> [PASSAGE EXTRAIT]:
----------------------------------------
Petit retour sur l'annonce des offres FreeMobile de ce matin.
Ce qui me frappe n'est pas le panurgisme absolu de la presse sur le "buzz" + le "buzz" + "l'orchestration du buzz" + un buzz "orchestré de main de maître" ou sa variante "savamment".
Ce ne sont pas non plus les tarifs qui ressemblent à ce qui... avait été promis. Même s'il y a énormément de choses bluffantes (et des non-dits aussi comme par exemple sur le débit data mobile).
Ce qui me frappe c'est d'abord la violence "anti association de malfaiteurs en place" de Xavier Niel, brochures publicitaires en main et sa dénonciation explicite des concurrents taxés d'oligopole / cartel / monopole. "Mon chouchou c'est SFR" dit-il tenant leur catalogue ! Jamais je n'ai vu quelqu'un taper aussi fort sur des concurrents, aussi clairement, à part peut être M.E. Leclerc. Mais lui (M.E.) on dirait Benoît XVI à côté de Xavier Niel.
L'intelligence du mouvement qu'il est en train de créer, elle se situe bien au delà de la simple dimension arithmétique et pécuniaire des tarifs. Elle est de nature morale.
On ne va pas aller chez Free (si ça marche) uniquement pour les tarifs mais également pour des raisons morales. Cela va être extrêmement dur à rattraper pour les trois "sortants" (comme dirait Pierre Poujade) en termes de lien avec leurs clients. Les trois opérateurs que sont SFR, Orange et Bouygues ont un déficit d'attachement énorme. Comme la grande distribution. D'ailleurs, c'est logique, comme eux, ils ne parlent que de prix, que de prix, que de prix.
M'a frappé aussi l'iintelligence de X. Niel à dépositionner Bouygues de sa posture d'allié du conso (tarifs + service client au top) avec sa stigmatisation de la déclaration de Martin Bouygues sur les romanichels. Et hop que je te remets derechef dans le clan de ceux qui mangent de la brioche.
----------------------------------------
> [CONSIGNES DE TRAVAIL]:
(1) Relevez toutes les personnes désignées par leur nom dans le texte sur l'annonce des offres FreeMobile.
(2) Résumez en deux phrases le texte sur l'annonce des offres FreeMobile.
(3) Rédigez la suite du texte sur l'annonce des offres FreeMobile après sa dernière phrase.

> [DONNÉES FOURNIES]:
----------------------------------------
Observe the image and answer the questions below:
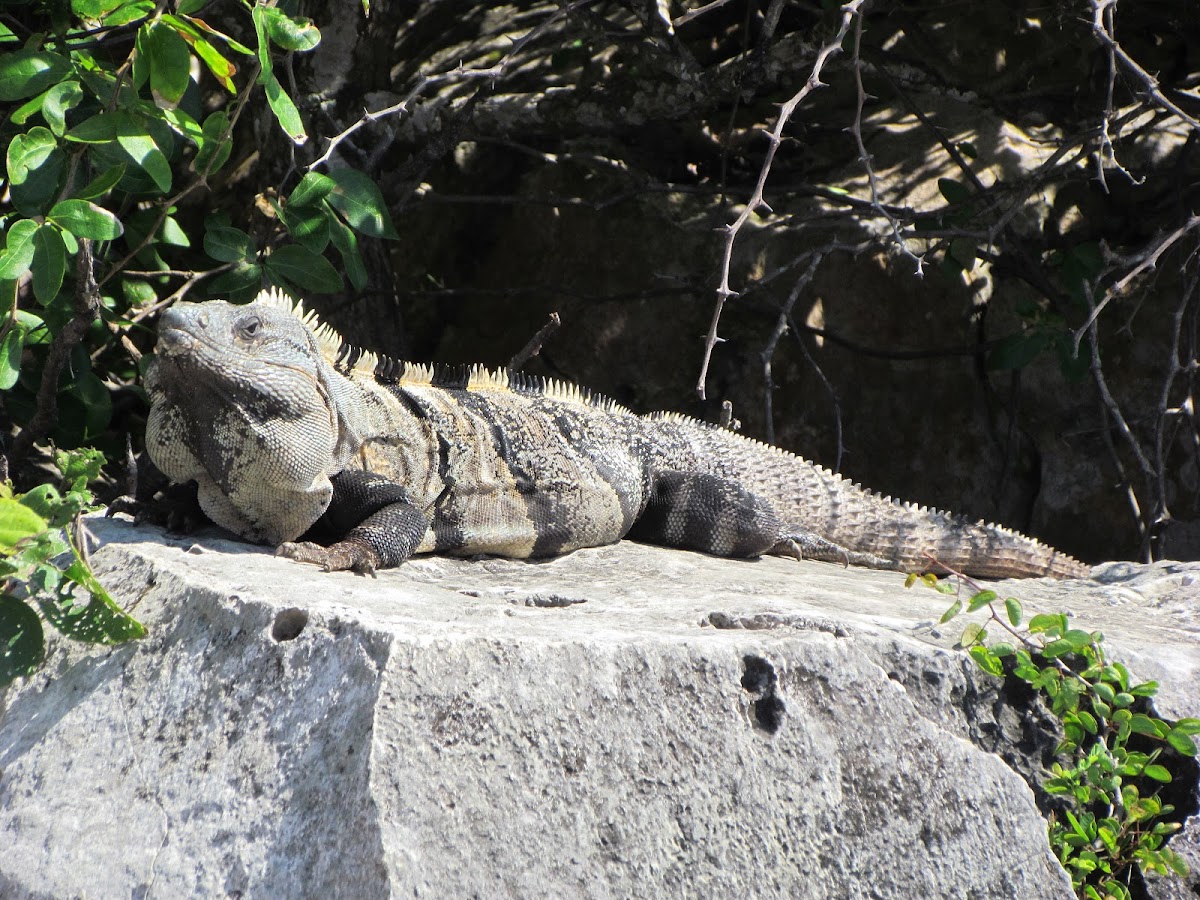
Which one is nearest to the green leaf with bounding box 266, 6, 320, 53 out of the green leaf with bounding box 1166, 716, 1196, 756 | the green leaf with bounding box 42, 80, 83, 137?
the green leaf with bounding box 42, 80, 83, 137

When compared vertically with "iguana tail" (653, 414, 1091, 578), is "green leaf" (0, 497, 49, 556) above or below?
below

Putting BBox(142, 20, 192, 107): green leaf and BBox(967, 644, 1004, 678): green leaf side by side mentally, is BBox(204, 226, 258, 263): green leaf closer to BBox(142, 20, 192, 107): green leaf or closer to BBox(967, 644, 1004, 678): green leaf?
BBox(142, 20, 192, 107): green leaf

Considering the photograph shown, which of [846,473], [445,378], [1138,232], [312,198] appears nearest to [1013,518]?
[846,473]

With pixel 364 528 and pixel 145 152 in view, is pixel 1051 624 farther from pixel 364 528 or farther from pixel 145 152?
pixel 145 152

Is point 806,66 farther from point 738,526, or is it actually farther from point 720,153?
point 738,526

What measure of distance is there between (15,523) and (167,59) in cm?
128

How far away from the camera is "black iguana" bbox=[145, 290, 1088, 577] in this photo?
324cm

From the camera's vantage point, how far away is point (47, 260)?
3.17 meters

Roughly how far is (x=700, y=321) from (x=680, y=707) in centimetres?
391

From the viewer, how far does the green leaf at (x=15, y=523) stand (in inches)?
93.7

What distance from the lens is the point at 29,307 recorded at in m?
4.32

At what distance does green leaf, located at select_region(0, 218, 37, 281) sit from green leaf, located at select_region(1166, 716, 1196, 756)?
2887 mm

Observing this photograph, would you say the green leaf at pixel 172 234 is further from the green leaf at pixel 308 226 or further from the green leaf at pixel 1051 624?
the green leaf at pixel 1051 624

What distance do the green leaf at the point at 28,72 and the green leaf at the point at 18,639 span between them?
1531 mm
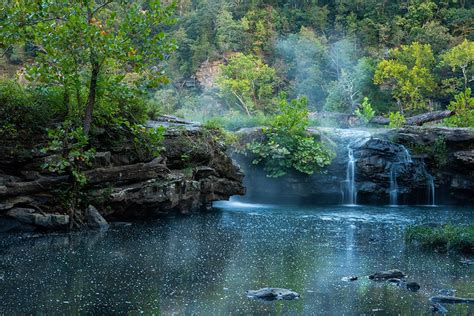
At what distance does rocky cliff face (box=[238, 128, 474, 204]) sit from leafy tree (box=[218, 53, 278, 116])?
60.2 ft

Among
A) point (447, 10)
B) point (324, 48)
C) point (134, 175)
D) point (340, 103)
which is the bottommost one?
point (134, 175)

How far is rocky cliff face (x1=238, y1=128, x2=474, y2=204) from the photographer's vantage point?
79.9ft

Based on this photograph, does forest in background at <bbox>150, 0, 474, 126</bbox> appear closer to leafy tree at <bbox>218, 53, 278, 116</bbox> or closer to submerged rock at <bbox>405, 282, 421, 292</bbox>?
leafy tree at <bbox>218, 53, 278, 116</bbox>

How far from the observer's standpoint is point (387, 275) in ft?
32.9

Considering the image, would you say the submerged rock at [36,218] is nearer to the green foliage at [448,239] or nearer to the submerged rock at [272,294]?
the submerged rock at [272,294]

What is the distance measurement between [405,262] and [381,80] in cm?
3234

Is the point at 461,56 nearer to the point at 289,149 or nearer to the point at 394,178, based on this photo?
the point at 394,178

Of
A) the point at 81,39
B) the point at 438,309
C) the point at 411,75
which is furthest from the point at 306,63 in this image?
the point at 438,309

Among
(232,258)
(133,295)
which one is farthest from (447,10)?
(133,295)

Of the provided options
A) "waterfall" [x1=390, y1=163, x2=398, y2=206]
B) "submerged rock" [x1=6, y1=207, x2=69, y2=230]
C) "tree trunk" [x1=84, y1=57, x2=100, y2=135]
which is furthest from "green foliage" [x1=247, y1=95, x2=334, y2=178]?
"submerged rock" [x1=6, y1=207, x2=69, y2=230]

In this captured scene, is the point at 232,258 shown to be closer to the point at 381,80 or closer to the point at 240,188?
the point at 240,188

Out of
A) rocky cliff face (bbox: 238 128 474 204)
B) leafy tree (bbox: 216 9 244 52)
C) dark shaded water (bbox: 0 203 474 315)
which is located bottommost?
dark shaded water (bbox: 0 203 474 315)

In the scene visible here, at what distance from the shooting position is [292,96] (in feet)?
154

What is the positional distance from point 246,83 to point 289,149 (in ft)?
64.8
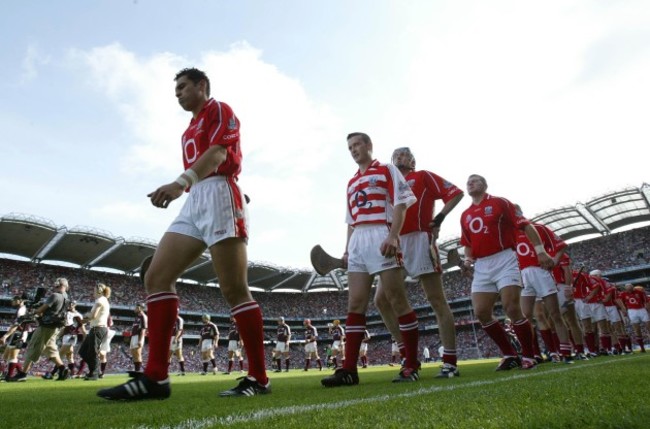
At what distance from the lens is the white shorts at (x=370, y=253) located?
431 cm

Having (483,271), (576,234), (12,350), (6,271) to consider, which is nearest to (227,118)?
(483,271)

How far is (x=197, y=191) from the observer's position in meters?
3.37

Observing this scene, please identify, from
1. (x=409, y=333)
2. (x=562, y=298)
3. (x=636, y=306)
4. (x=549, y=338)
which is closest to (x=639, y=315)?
(x=636, y=306)

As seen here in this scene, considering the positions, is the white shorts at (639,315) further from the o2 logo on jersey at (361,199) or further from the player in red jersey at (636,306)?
the o2 logo on jersey at (361,199)

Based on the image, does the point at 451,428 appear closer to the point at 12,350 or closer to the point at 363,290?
the point at 363,290

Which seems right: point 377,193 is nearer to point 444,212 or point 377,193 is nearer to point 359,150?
point 359,150

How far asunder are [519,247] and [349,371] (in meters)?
5.65

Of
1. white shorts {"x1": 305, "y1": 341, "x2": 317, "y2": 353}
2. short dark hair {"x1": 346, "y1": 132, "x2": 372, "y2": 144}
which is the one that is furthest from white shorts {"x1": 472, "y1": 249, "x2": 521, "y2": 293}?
white shorts {"x1": 305, "y1": 341, "x2": 317, "y2": 353}

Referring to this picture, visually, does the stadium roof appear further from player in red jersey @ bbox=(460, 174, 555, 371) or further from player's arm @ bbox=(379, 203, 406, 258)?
player's arm @ bbox=(379, 203, 406, 258)

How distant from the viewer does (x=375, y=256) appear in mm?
4348

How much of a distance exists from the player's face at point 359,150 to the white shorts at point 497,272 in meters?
2.12

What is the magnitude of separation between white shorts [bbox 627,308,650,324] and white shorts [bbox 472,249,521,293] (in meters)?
11.0

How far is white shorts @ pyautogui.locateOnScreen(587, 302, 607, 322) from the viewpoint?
1172cm

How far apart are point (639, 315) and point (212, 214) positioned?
49.6 ft
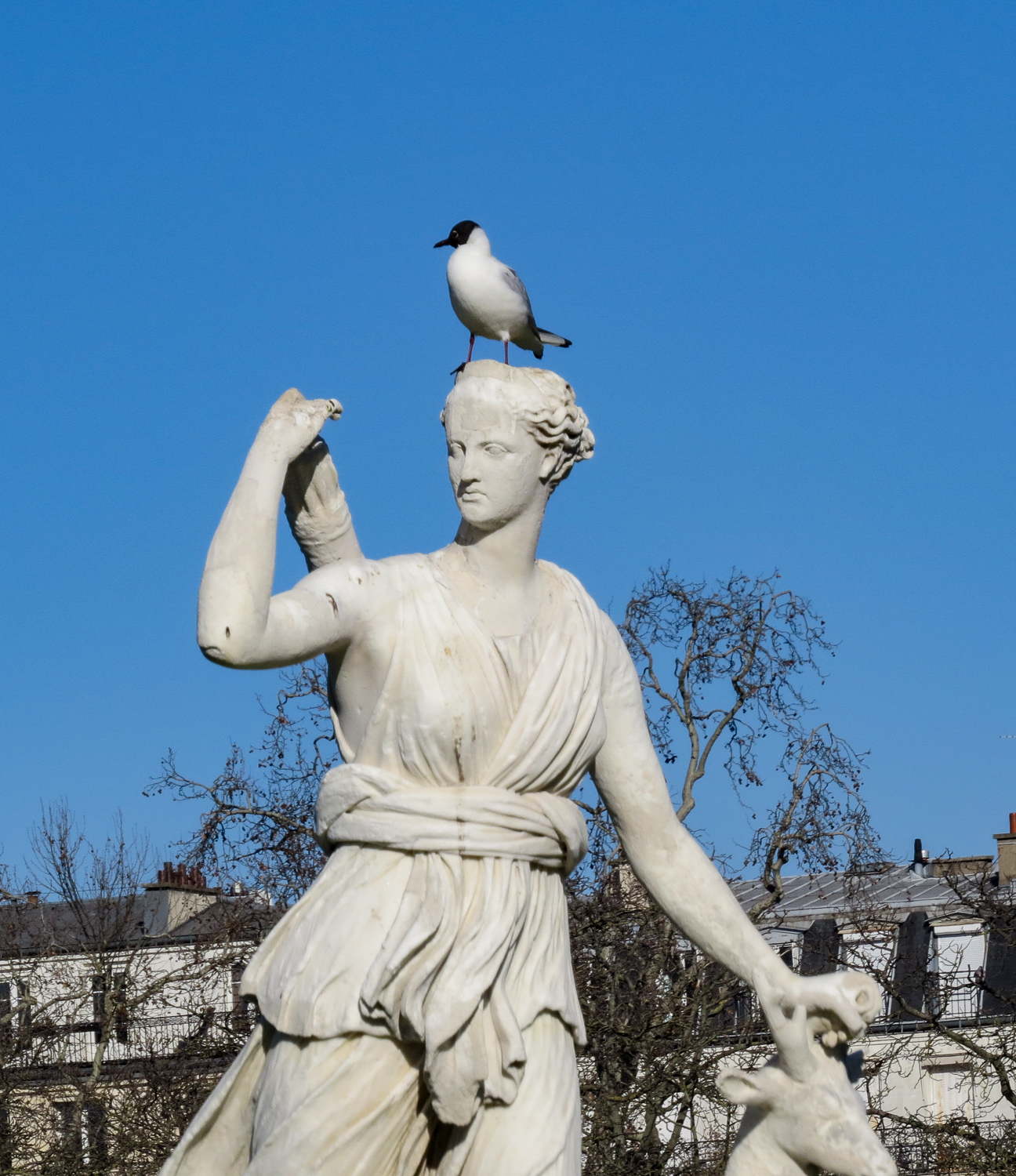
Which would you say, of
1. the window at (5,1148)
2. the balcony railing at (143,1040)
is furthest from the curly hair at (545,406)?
the window at (5,1148)

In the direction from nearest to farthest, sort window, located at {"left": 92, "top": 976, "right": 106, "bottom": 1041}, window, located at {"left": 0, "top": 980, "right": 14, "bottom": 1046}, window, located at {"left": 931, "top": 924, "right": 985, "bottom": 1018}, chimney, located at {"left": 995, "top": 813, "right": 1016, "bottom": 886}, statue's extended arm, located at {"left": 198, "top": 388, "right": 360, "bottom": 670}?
statue's extended arm, located at {"left": 198, "top": 388, "right": 360, "bottom": 670}
window, located at {"left": 931, "top": 924, "right": 985, "bottom": 1018}
window, located at {"left": 0, "top": 980, "right": 14, "bottom": 1046}
window, located at {"left": 92, "top": 976, "right": 106, "bottom": 1041}
chimney, located at {"left": 995, "top": 813, "right": 1016, "bottom": 886}

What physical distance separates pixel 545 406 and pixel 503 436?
4.9 inches

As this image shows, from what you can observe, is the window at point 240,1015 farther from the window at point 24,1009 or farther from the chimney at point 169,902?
the chimney at point 169,902

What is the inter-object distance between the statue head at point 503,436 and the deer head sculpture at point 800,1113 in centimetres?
131

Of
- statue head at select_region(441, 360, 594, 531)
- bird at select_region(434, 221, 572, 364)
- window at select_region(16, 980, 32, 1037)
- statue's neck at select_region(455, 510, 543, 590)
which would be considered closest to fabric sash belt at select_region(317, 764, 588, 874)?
statue's neck at select_region(455, 510, 543, 590)

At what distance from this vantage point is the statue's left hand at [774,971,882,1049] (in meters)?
4.39

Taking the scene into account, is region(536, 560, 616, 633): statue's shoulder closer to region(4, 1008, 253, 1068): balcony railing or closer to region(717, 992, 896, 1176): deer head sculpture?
region(717, 992, 896, 1176): deer head sculpture

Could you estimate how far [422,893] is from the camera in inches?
169

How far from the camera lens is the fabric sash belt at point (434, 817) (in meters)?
4.34

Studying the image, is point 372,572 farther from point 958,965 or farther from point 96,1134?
point 96,1134

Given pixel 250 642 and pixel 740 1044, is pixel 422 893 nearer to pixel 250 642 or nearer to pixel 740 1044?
pixel 250 642

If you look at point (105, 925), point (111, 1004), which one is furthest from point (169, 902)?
point (111, 1004)

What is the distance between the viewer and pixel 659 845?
4.77 meters

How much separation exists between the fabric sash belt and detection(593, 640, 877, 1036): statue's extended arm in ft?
1.33
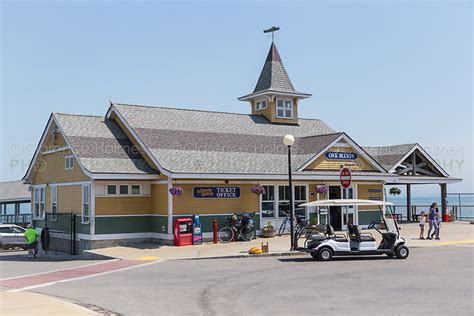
----------------------------------------
> [RÉPONSES AUX CONSIGNES]:
(1) Xavier Niel, M.E. Leclerc, Benoît XVI, Pierre Poujade, Martin Bouygues

(2) Dans l'annonce des offres FreeMobile, le texte retient surtout la violence avec laquelle Xavier Niel dénonce ses concurrents, qu'il taxe d'oligopole, de cartel ou de monopole, plutôt que le buzz relayé par la presse ou les tarifs. Il juge ce mouvement de nature morale : on pourrait aller chez Free aussi pour des raisons morales, ce qui sera très dur à rattraper pour SFR, Orange et Bouygues, qui souffrent d'un énorme déficit d'attachement et ne parlent que de prix.

(3)
Le forfait à 2 euros (sur lequel Niel affirme qu'il "marge" d'ailleurs !) est exemplaire de cette démarche. Son "One more thing" façon Steve Jobs (il y en a eu au moins trois d'ailleurs ce matin de "One more thing"), c'est un appel à la haine (toutes choses égales par ailleurs hein, on n'est pas en Syrie) contre le cynisme et le "greed" des concurrents en place.
Il n'a pas rendu lisible que la structure tarifaire du marché avec son 19,99 Xavier Niel. Il a aussi mis en lumière le modèle de rentabilité des opérateurs actuels (enfin jusqu'à hier) qui est de gagner de l'argent sur ce qui est adjacent à ce qu'on pense leur acheter.
C'est là où, encore une fois au delà du psittacisme des commentateurs sur le buzz le buzz le buzz (mais bordel, allez courir 5 bornes à chaque fois que vous aurez envie de dire "buzz", vous allez gagner vingt ans d'espérance de vie les gars), la démarche de Niel est super intelligente. C'est une démarche de marketing + communication appuyée sur un principe moral qu'il construit.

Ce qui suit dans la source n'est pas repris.